## Given task
Below is a listing; write it out exactly and drop any images from it.

___ Data extract ___

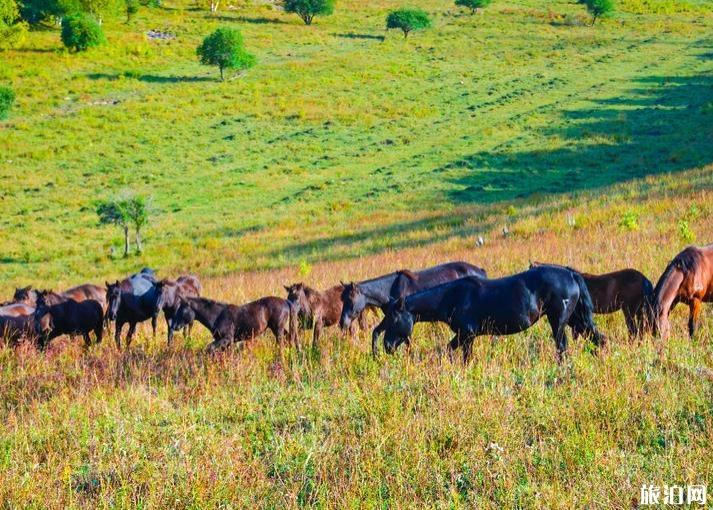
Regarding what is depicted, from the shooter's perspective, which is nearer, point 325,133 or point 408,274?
point 408,274

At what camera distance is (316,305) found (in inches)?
516

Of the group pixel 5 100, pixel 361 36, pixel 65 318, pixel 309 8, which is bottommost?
pixel 65 318

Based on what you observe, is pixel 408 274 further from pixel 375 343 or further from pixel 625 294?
pixel 625 294

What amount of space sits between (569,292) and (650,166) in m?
36.3

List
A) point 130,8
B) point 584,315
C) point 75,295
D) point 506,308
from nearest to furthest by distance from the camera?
point 506,308 < point 584,315 < point 75,295 < point 130,8

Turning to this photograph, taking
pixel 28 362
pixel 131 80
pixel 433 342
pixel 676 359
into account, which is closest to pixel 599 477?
pixel 676 359

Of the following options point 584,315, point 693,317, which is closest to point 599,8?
point 693,317

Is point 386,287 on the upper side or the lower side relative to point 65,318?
upper

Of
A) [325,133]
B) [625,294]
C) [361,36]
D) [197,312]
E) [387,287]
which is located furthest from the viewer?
[361,36]

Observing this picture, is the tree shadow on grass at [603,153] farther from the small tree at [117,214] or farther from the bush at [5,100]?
the bush at [5,100]

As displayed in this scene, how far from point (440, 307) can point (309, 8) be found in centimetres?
9598

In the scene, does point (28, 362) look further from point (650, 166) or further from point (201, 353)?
point (650, 166)

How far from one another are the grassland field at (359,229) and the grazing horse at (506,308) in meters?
0.39

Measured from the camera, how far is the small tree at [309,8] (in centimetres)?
9900
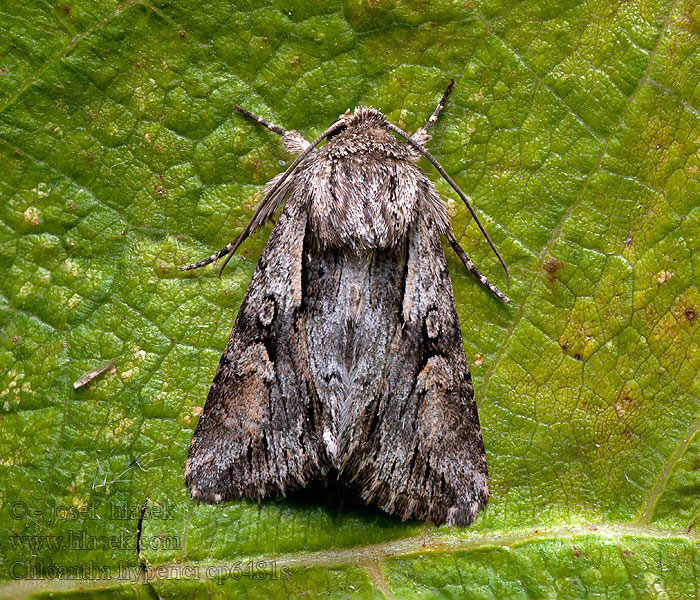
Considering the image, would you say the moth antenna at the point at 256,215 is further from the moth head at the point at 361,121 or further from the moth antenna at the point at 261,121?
the moth antenna at the point at 261,121

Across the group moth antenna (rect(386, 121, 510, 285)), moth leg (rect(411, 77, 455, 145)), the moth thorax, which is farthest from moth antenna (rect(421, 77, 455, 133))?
the moth thorax

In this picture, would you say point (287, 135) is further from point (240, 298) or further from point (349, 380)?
point (349, 380)

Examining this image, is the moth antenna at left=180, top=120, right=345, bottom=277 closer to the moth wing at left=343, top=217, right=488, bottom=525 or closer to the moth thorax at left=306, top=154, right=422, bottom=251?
the moth thorax at left=306, top=154, right=422, bottom=251

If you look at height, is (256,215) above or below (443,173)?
below

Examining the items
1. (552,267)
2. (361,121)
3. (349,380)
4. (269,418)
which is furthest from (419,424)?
(361,121)

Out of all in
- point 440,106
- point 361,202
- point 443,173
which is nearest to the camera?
point 361,202

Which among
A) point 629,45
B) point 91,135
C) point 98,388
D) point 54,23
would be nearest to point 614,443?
point 629,45

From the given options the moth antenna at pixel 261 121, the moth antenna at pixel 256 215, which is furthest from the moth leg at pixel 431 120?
the moth antenna at pixel 261 121
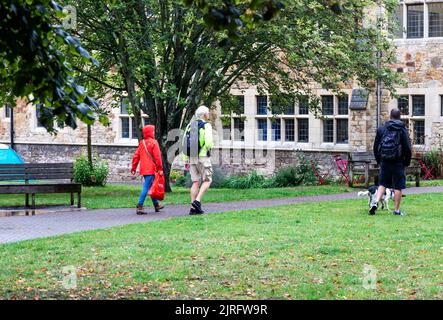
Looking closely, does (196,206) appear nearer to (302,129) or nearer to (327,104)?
(327,104)

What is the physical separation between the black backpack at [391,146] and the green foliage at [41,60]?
28.5 feet

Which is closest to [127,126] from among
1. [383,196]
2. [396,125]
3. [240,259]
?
[383,196]

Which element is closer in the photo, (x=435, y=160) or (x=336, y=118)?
(x=435, y=160)

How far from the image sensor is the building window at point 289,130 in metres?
32.9

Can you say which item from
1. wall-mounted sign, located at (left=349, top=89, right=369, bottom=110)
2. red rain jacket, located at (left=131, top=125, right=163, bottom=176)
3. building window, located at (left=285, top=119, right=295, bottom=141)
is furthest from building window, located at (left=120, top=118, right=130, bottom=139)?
red rain jacket, located at (left=131, top=125, right=163, bottom=176)

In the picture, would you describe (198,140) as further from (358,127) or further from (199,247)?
(358,127)

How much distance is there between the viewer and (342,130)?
3144 centimetres

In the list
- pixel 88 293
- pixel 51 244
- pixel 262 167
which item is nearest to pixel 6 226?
pixel 51 244

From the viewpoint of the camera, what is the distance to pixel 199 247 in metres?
12.0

___

## Answer for this exercise
Regarding what is depicted, from the shooter's perspective, which is nearer, point 325,133 or point 408,274?
point 408,274

At what camera distance is (316,305) found (in inches)?
516

Of the group pixel 5 100, pixel 361 36, pixel 65 318, pixel 309 8, which is bottommost?
pixel 65 318

Based on what you observe, is pixel 408 274 further from pixel 375 343 or further from pixel 625 294?
pixel 625 294

What amount of space sits between (569,292) and (650,166) in m?
36.3

List
A) point 130,8
B) point 584,315
C) point 75,295
D) point 506,308
from nearest to furthest by distance from the camera?
point 506,308 < point 584,315 < point 75,295 < point 130,8

Turning to this photograph, taking
pixel 28 362
pixel 131 80
pixel 433 342
pixel 676 359
into account, which is closest to pixel 599 477?
pixel 676 359

Of the following options point 584,315, point 693,317, which is closest to point 599,8?
point 693,317

Is point 386,287 on the upper side or the lower side relative to point 65,318?
upper

Of
A) [325,133]
B) [625,294]
C) [361,36]
D) [197,312]
E) [387,287]
which is located furthest from the viewer?
[361,36]

Observing this picture, is the tree shadow on grass at [603,153] farther from the small tree at [117,214] or farther from the bush at [5,100]?
the bush at [5,100]

As displayed in this scene, how far from point (440, 307) can point (309, 8) be found in centimetres?
9598

In the scene, does point (28, 362) look further from point (650, 166) or further from point (201, 353)?
point (650, 166)

How far from one another are the grassland field at (359,229) and the grazing horse at (506,308) in meters?
0.39

Measured from the camera, how far is the small tree at [309,8] (in centimetres)?
9900
Considering the image, would you say the moth antenna at the point at 256,215 is further from the moth head at the point at 361,121 or further from the moth antenna at the point at 261,121?
the moth antenna at the point at 261,121

Across the group moth antenna (rect(386, 121, 510, 285)), moth leg (rect(411, 77, 455, 145)), the moth thorax, which is farthest from moth antenna (rect(421, 77, 455, 133))?
the moth thorax

In this picture, would you say point (287, 135) is further from point (240, 298) or further from point (349, 380)?
point (349, 380)

Examining this image, is the moth antenna at left=180, top=120, right=345, bottom=277 closer to the moth wing at left=343, top=217, right=488, bottom=525 or closer to the moth thorax at left=306, top=154, right=422, bottom=251?
the moth thorax at left=306, top=154, right=422, bottom=251

If you look at height, is (256,215) above or below (443,173)?
below

Examining the items
1. (552,267)
2. (361,121)
3. (349,380)
4. (269,418)
which is furthest from (419,424)?
(361,121)

Out of all in
- point 440,106
- point 361,202
- point 443,173
which is nearest to the camera?
point 361,202

Which among
A) point 629,45
B) point 91,135
C) point 98,388
D) point 54,23
would be nearest to point 614,443?
point 629,45

From the given options the moth antenna at pixel 261 121, the moth antenna at pixel 256 215, which is furthest from the moth leg at pixel 431 120?
the moth antenna at pixel 261 121
Looking closely, does (196,206) appear nearer to (302,129) or nearer to (327,104)?
(327,104)

What is the physical separation between the black backpack at [391,146] and the green foliage at [41,60]?
28.5 feet

Which is closest to [127,126] from among
1. [383,196]
2. [396,125]
3. [240,259]
?
[383,196]

Which element is closer in the photo, (x=435, y=160) or (x=336, y=118)?
(x=435, y=160)

How far from the image sensor is the building window at point 289,130 in metres?
32.9

Can you say which item from
1. wall-mounted sign, located at (left=349, top=89, right=369, bottom=110)
2. red rain jacket, located at (left=131, top=125, right=163, bottom=176)
3. building window, located at (left=285, top=119, right=295, bottom=141)
is furthest from building window, located at (left=120, top=118, right=130, bottom=139)?
red rain jacket, located at (left=131, top=125, right=163, bottom=176)

In the picture, would you describe (198,140) as further from (358,127) or further from (199,247)?
(358,127)

How much distance is there between the viewer and (342,130)?
3144 centimetres

In the list
- pixel 88 293
- pixel 51 244
- pixel 262 167
which item is nearest to pixel 6 226?
pixel 51 244

From the viewpoint of the camera, what is the distance to pixel 199 247 in metres?
12.0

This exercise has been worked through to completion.